Coppens reinvents discarded and lost objects in associative compositions that drift between the grotesque carnivalesque and pure Zen. Fragments of wooden castles are transformed into new shapes and contain drawings, notes, and (treasure) maps. Gaping mouths, streams of blood, fake party noses, and absurd kinetic interventions unlock the folly of growing up. Through Playdate, the artist takes you to a former hideout, his old playroom. His childhood is a recurring theme for the artist, but never before has he focussed so radically on the days when he could still go and retreat carefree while the world outside rushed by. The toys hold the framework for the false-or-not memory. Averse to nostalgia, he handles the materiality and energy of his found and collected objects, in order to compose them into a story about the present. He appropriates the mementos hidden in the cemetery of abandoned toys into universal stories about life, lust, and love. They become impressive bas-reliefs that hover between magnificent and monstrous, between hilarious and deadly serious.

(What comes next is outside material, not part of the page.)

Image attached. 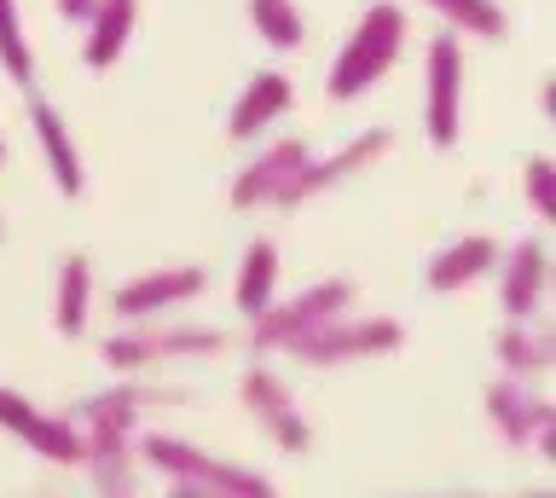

Capturing the energy of play is poignantly intense in Coppens' universe. His spiritual poetry is compelling yet elusive. Brutal social criticism is equally as present as it is absent. Simultaneously sweet and aggressive, the artist intuitively depicts the surrealistic paradox of everyday life. Hilma af Klint and Mike Kelley on a date. In Kelley's More Love Hours Than Can Ever Be Repaid and the Wages of Sin (1987), this American artist uses a chaotic collection of handmade teddy bears to point out the many hours of love that have crept into its creation, and the heavy burden of the impossibility and ingratitude of giving or getting enough in return. Coppens is familiar with this kind of “love hours” in all its facets. They swirl through his oeuvre like an enchanting and suffocating bulk of affection. American art critic Jerry Saltz calls the new stream of artworks that stem from mountains of found objects as “clusterfuck esthetics”. He says that ‘(...) this all-at-once gambit can be seen as a way to compete with the paranoia and havoc of everyday life; a homoeopathic dose of poison whereby ruins are created to counteract ruin; a manic-depressive panic attack in the face of information overload (...)’ Coppens’ work exists in line with this vision, and stings just as hard as the wasps buzzing around. ‘Everyone immediately starts knocking on it’, the artist says as he illustrates his love for the insect, after which he evokes an image of the convulsing, drowning mass in a wasp trap. His marvel at the power and splendour of this tiny creature that is capable of so much panic, is as great as his fascination with its gruesome demise. Coppens is a master of creating metaphors brimmed with connective meanings, and the medium is subservient to it.
Acting, directing, costumes, sets, accessories, household goods and opera, installations and performances, paintings weathered by the elements. Coppens continuously creates images. The dramaturgy and theatricality are razor sharp. ‘“Kitsch” is a word for people without any imagination’, he says. The artist creates his own boundaries. Handiwork full of craftsmanship is for fashion: ‘In my visual work I sew like a butcher or surgeon.’ Though Coppens attacked a canvas for the first time years ago already with needle and thread to desecrate it and to get rid of the sacred feeling of fear. In his overview Homework, the volume Home is reserved for his visual arts, and Work for fashion. The fact that the first subject shows Love Me on the cover and the second Feed Me says it all. Coppens claims to leave beauty behind in the fashion world, but horribly beautiful is also beautiful.